I love seeing this Cinderella type sh**. Awesome


----------



## jgiun1 (Oct 16, 2017)

Uber Crack said:


> I lone seeing this Cinderella type sh**. Awesome


I'd have to say....Been a strange week of 1st, and it's only Friday night.

Monday : longest trip 123 miles
Thursday : a block away from an attempted homicide 
Friday : biggest tip

What's the weekend going to bring?


----------



## Cdub2k (Nov 22, 2017)

jgiun1 said:


> I'd have to say....Been a strange week of 1st, and it's only Friday night.
> 
> Monday : longest trip 123 miles
> Thursday : a block away from an attempted homicide
> ...


 Getaway Driver for Drive By shooting?


----------



## jgiun1 (Oct 16, 2017)

__
Sensitive content, not recommended for those under 18
Show Content










Cdub2k said:


> Getaway Driver for Drive By shooting?


How about 1st solo female passenger that wouldn't wake up....I called the police to make sure she was OK and never even got out of the car.

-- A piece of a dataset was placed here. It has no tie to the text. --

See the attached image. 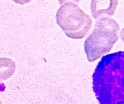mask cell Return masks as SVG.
<instances>
[{"instance_id": "3", "label": "cell", "mask_w": 124, "mask_h": 104, "mask_svg": "<svg viewBox=\"0 0 124 104\" xmlns=\"http://www.w3.org/2000/svg\"><path fill=\"white\" fill-rule=\"evenodd\" d=\"M56 23L67 37L72 39H82L92 28V20L77 3L62 4L56 12Z\"/></svg>"}, {"instance_id": "8", "label": "cell", "mask_w": 124, "mask_h": 104, "mask_svg": "<svg viewBox=\"0 0 124 104\" xmlns=\"http://www.w3.org/2000/svg\"><path fill=\"white\" fill-rule=\"evenodd\" d=\"M120 37H121V39H122V41L124 43V28L123 29H122V31H121V33H120Z\"/></svg>"}, {"instance_id": "2", "label": "cell", "mask_w": 124, "mask_h": 104, "mask_svg": "<svg viewBox=\"0 0 124 104\" xmlns=\"http://www.w3.org/2000/svg\"><path fill=\"white\" fill-rule=\"evenodd\" d=\"M119 25L110 18H101L95 23L94 29L86 38L84 47L89 62H94L109 53L118 40Z\"/></svg>"}, {"instance_id": "1", "label": "cell", "mask_w": 124, "mask_h": 104, "mask_svg": "<svg viewBox=\"0 0 124 104\" xmlns=\"http://www.w3.org/2000/svg\"><path fill=\"white\" fill-rule=\"evenodd\" d=\"M92 80L93 91L100 104H124V52L103 56Z\"/></svg>"}, {"instance_id": "5", "label": "cell", "mask_w": 124, "mask_h": 104, "mask_svg": "<svg viewBox=\"0 0 124 104\" xmlns=\"http://www.w3.org/2000/svg\"><path fill=\"white\" fill-rule=\"evenodd\" d=\"M16 69V64L13 60L1 57V80H6L12 77Z\"/></svg>"}, {"instance_id": "6", "label": "cell", "mask_w": 124, "mask_h": 104, "mask_svg": "<svg viewBox=\"0 0 124 104\" xmlns=\"http://www.w3.org/2000/svg\"><path fill=\"white\" fill-rule=\"evenodd\" d=\"M59 3L61 5L64 4L66 3H79L80 2V0H58Z\"/></svg>"}, {"instance_id": "7", "label": "cell", "mask_w": 124, "mask_h": 104, "mask_svg": "<svg viewBox=\"0 0 124 104\" xmlns=\"http://www.w3.org/2000/svg\"><path fill=\"white\" fill-rule=\"evenodd\" d=\"M13 2H15V3H18V4H27V3H30V2L31 1V0H13Z\"/></svg>"}, {"instance_id": "4", "label": "cell", "mask_w": 124, "mask_h": 104, "mask_svg": "<svg viewBox=\"0 0 124 104\" xmlns=\"http://www.w3.org/2000/svg\"><path fill=\"white\" fill-rule=\"evenodd\" d=\"M117 4V0H91V14L95 19L104 18L105 16H113Z\"/></svg>"}]
</instances>
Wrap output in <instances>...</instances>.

She came to from officers and minutes later said, where's my bag?.......I looked at the cop and said see why I never got out of the car and called you guys......lol

She never brought her bag and had her house keys in hand when she blacked out.

The cop was funny....when she coming out of her drunk coma, wakey wakey, this is a copie copie, you had too much to drinkey drinkey


----------



## Cableguynoe (Feb 14, 2017)

jgiun1 said:


> It started with a 45+ notification... I accepted the 4.60 rated guy. I arrived and location was a restaurant with same name but closer to where they live in Indiana. So I changed the address and it was a shortie trip.....I ended ride, seen the 5 something, did another ride, refreshed the uber app and seen the tip....lol
> 
> He seemed rich, but what's the odds he and his wife actually fell into the witty charm and chat from JG
> 
> If it holds.....nice start to the evening at $12.50 a mile take home


Great tip JG!!!

Tonight I also had a nice one. 
Picked this guy up at Best buy and helped him with his TV. 
He wanted to tip me $40 but app said $23 was the limit. I saw it. 
I figured it's based on a percentage of the fare like I've read here. 
But after seeing you got more than double what I got, now I don't know what to think.


----------



## jgiun1 (Oct 16, 2017)

Cableguynoe said:


> Great tip JG!!!
> 
> Tonight I also had a nice one.
> Picked this guy up at Best buy and helped him with his TV.
> ...


Noe,
My only guess was it had something to do with the mistake 45+ address he put in. I'm not sure how or why I was tipped that, but I was glad to see it.

Nice tip yourself!!!


----------



## RaleighUber (Dec 4, 2016)

jgiun1 said:


> I'd have to say....Been a strange week of 1st, and it's only Friday night.
> Monday : longest trip 123 miles
> Thursday : a block away from an attempted homicide
> Friday : biggest tip
> What's the weekend going to bring?


Probably a complaint that you sexually assaulted someone or used a racial slur. Or maybe you'll get hit and Uber will deny you were using the app and not pay the insurance claim.....I'd stay home and not drive!


----------



## Hans GrUber (Apr 23, 2016)

I'll tell you what happened. 

Uber initially charged upfront for a trip uber thought was substantially farther. At the end of the trip the pax clicked tip 20% or whatever. The tip was calculated on the initial charge.

Hope it sticks!


----------



## Jboaz686 (Aug 23, 2017)

Hans GrUber said:


> I'll tell you what happened.
> 
> Uber initially charged upfront for a trip uber thought was substantially farther. At the end of the trip the pax clicked tip 20% or whatever. The tip was calculated on the initial charge.
> 
> Hope it sticks!


This seems most likely.


----------